I agree with Lloyd that workers are deathly scared of losing their jobs, and why should they not be so?
He ascribes some perverse honesty to Information Minister Daryl Vaz who recently told us that the layoffs could harm the Government’s political fortunes. “Up to when Information Minister Daryl Vaz said not long ago that massive layoffs were pending, these misleaders continued to play their deceptive game by running to Finance Minister Audley Shaw to get clarification. Shaw, of course, told them what they wanted to hear — that no such layoffs were pending. This blatant lie they then used as a fig leaf to go on giving false comfort to public sector workers that there would be no layoffs. As late as last week they were saying the same thing on Cliff Hughes’ programme.”
Lloyd refers to the union leaders as ‘eunuchs’, men with no cojones, no assertiveness. But what is Mr D’Aguilar’s solution?
“I challenge the eunuchs. Call your workers to mass meetings and let them decide the way forward.

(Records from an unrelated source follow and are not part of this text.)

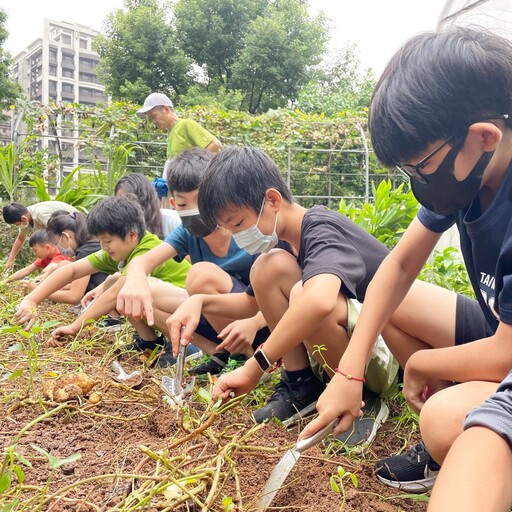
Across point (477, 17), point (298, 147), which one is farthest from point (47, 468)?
point (298, 147)

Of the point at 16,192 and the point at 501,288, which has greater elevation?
the point at 501,288

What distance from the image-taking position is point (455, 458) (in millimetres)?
690

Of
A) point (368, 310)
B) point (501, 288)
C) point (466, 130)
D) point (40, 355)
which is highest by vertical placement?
point (466, 130)

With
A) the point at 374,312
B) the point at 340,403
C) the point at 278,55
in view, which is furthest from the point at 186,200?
the point at 278,55

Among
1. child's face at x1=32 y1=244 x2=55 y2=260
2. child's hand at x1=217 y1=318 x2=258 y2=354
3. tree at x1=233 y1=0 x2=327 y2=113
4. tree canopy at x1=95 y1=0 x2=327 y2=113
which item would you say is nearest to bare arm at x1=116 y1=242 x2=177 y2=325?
child's hand at x1=217 y1=318 x2=258 y2=354

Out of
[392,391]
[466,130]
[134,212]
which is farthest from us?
[134,212]

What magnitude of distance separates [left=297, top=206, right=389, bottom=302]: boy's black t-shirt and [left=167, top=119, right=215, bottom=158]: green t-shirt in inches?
111

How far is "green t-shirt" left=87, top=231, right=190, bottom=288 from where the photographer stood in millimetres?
2934

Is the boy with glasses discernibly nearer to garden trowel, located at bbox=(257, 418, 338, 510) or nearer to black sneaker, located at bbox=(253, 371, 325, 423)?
garden trowel, located at bbox=(257, 418, 338, 510)

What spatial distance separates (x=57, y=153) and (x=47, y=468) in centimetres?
805

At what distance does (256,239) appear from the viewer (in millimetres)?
1831

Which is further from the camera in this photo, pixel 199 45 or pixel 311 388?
pixel 199 45

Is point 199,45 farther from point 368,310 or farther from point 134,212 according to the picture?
point 368,310

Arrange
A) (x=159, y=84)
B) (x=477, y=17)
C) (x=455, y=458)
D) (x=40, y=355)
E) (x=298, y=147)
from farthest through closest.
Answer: (x=159, y=84)
(x=298, y=147)
(x=477, y=17)
(x=40, y=355)
(x=455, y=458)
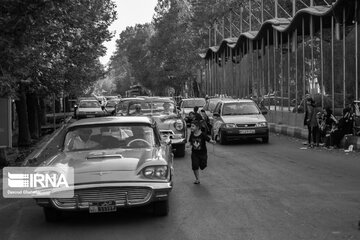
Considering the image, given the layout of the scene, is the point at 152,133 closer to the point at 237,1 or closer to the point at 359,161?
the point at 359,161

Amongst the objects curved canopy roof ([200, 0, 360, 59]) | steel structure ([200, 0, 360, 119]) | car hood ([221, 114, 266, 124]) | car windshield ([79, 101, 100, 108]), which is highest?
curved canopy roof ([200, 0, 360, 59])

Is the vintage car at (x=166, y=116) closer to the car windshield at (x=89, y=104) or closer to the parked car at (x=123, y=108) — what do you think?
the parked car at (x=123, y=108)

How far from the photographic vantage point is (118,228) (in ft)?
24.5

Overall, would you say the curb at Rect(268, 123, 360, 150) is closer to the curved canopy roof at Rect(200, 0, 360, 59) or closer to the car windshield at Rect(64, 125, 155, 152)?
the curved canopy roof at Rect(200, 0, 360, 59)

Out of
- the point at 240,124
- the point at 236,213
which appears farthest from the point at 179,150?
the point at 236,213

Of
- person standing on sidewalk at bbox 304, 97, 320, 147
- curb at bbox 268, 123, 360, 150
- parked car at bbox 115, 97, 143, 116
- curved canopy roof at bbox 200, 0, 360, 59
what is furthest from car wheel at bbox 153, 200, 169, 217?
curved canopy roof at bbox 200, 0, 360, 59

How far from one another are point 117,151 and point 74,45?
16300mm

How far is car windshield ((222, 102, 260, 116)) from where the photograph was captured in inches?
881

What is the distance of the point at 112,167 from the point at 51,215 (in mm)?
1137

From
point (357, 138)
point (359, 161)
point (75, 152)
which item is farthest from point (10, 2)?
point (357, 138)

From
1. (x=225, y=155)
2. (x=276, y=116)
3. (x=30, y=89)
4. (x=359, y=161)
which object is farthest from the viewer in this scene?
(x=276, y=116)

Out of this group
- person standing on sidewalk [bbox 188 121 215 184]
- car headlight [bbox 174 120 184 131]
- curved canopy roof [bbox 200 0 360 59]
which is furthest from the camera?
curved canopy roof [bbox 200 0 360 59]

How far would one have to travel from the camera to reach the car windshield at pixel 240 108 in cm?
2238

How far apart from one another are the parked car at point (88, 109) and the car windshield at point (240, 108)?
18296mm
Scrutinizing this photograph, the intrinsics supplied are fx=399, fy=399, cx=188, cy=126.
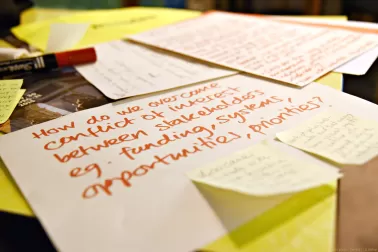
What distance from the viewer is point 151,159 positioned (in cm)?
38

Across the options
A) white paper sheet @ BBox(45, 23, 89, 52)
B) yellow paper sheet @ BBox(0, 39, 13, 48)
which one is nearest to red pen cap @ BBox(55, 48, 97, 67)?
white paper sheet @ BBox(45, 23, 89, 52)

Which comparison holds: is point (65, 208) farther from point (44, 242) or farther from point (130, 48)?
point (130, 48)

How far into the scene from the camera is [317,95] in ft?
1.70

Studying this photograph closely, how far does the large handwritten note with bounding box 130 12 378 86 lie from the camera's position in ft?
2.03

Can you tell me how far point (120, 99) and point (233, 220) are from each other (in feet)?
0.92

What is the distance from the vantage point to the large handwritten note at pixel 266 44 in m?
0.62

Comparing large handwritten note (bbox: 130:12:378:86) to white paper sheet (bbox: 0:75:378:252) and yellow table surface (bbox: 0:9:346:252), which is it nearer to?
white paper sheet (bbox: 0:75:378:252)

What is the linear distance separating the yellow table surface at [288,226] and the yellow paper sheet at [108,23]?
21.7 inches

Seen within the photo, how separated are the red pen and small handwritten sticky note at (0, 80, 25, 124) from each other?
1.5 inches

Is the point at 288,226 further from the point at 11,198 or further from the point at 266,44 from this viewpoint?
the point at 266,44

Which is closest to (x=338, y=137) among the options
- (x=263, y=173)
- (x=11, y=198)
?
(x=263, y=173)

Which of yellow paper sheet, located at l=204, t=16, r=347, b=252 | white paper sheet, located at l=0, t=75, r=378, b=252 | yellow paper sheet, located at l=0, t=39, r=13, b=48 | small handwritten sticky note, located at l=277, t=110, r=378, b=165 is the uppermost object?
yellow paper sheet, located at l=0, t=39, r=13, b=48

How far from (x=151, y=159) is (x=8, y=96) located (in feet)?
0.94

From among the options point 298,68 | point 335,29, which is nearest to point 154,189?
point 298,68
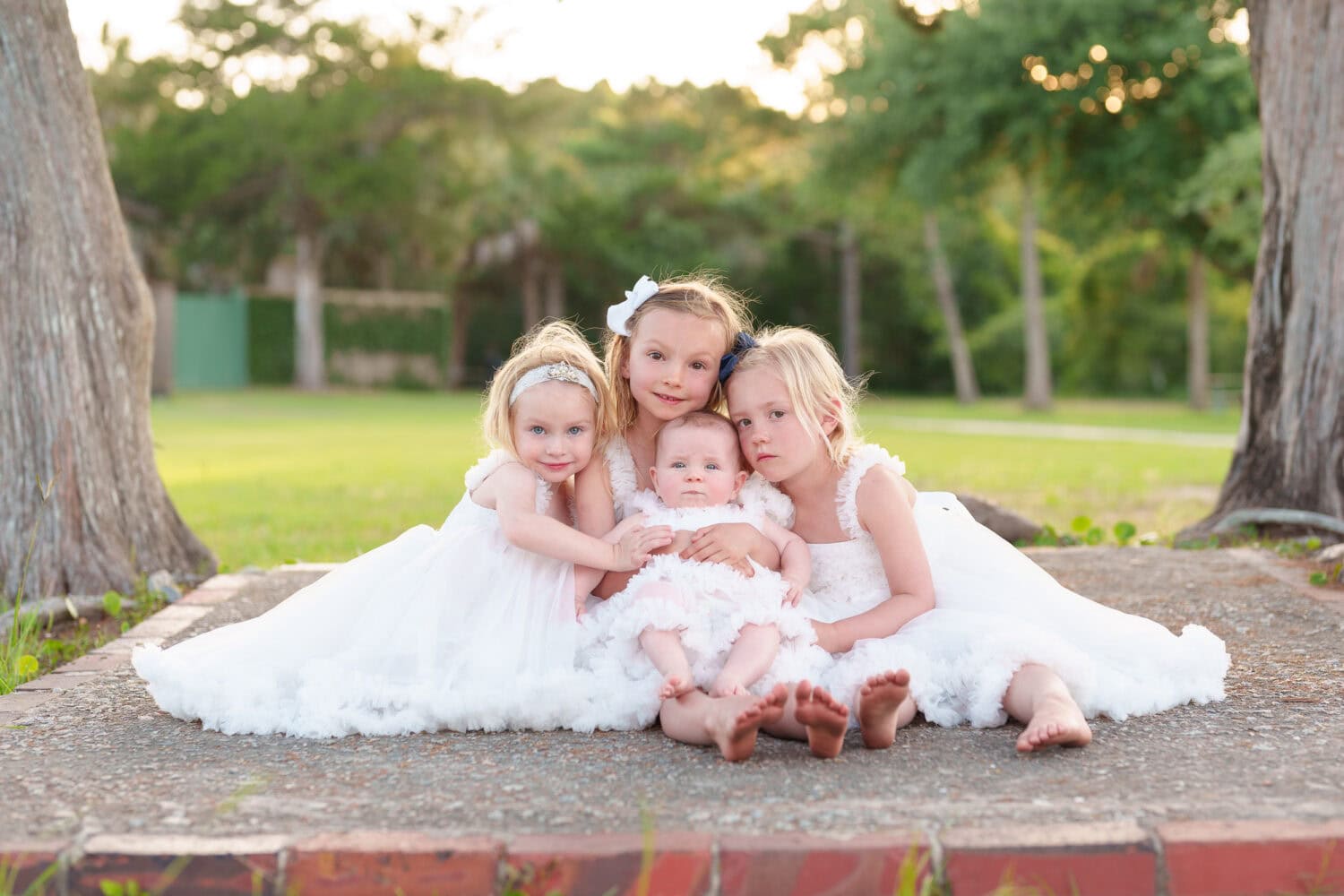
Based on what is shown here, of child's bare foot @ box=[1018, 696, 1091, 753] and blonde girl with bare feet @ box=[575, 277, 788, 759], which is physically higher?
blonde girl with bare feet @ box=[575, 277, 788, 759]

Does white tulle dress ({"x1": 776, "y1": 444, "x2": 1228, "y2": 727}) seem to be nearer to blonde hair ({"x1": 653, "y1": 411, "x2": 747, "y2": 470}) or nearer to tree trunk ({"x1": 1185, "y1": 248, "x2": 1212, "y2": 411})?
blonde hair ({"x1": 653, "y1": 411, "x2": 747, "y2": 470})

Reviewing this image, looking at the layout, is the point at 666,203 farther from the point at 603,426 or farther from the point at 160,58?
the point at 603,426

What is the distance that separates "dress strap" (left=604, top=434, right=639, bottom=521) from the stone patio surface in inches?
26.9

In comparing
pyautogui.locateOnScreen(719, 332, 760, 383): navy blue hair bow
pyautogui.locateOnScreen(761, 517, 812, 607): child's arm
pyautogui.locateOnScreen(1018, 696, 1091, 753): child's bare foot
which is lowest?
pyautogui.locateOnScreen(1018, 696, 1091, 753): child's bare foot

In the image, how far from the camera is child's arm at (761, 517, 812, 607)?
3102 millimetres

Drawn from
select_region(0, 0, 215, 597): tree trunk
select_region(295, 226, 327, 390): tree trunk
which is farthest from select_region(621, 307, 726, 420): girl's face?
select_region(295, 226, 327, 390): tree trunk

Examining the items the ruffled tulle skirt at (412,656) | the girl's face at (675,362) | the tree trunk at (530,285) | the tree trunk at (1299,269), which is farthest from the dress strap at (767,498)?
the tree trunk at (530,285)

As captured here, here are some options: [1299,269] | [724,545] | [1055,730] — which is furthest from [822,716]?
[1299,269]

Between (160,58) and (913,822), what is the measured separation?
26.9 metres

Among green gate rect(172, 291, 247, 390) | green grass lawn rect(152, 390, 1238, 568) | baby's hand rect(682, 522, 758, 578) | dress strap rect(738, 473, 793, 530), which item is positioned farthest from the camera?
green gate rect(172, 291, 247, 390)

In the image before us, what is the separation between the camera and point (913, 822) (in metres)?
2.09

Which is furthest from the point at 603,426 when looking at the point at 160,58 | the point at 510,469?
the point at 160,58

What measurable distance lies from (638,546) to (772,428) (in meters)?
0.45

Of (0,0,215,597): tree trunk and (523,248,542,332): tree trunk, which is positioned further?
(523,248,542,332): tree trunk
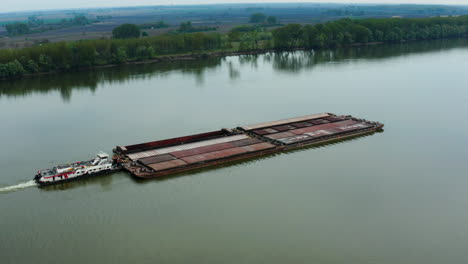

Enough of your cowardice and deception.”
Seriously now, Lloyd, as rough as it may be to send home a worker, what would you do were you the head of your own company employing 100 workers and facing a 20 per cent to 30 per cent downturn in sales or demand? Leave it to the workers? To do what? To pay themselves out of air?
Notionally I support my friend because I believe that deep down most people who classify themselves as ‘caring’ have a socialist bent. In reality, the world works differently. Do you have any other solutions Lloyd?
Poor roads are killing us
IT has been the belief among many Jamaicans that our poor driving habits are the main cause of the carnage on our roads.
I beg to differ, but with a twist. It seems to me that while there will always be bad drivers anywhere in the world, what Jamaica has more than anything else is an attitudinal problem and it is mirrored in our drivers. They fail to respect the other people’s space.
It happens in night noise, in taxis blaring loud music and in people in public passenger vehicles behaving like hogs. It happens in a man walking across the road to urinate against a light post. It happens in the movie theatre with obnoxious people making noises and smoking weed.
Unfortunately, that is too much of Jamaica.
Assisting the carnage on the road are the state of the roads. With the JDIP rolling all the way to the next elections, some roads have been in a poor state since last July. The picture shown here is a road, believe it or not, of a ‘pothole’ close to Sterling Castle. Immersed in it is Sterling Castle resident, my friend ‘Tampa’.
One is tempted to seek help from MP Andrew Gallimore but since he has little power, we are forced to request the assistance of the man of the moment, Minister Mike Henry. Any help, minister?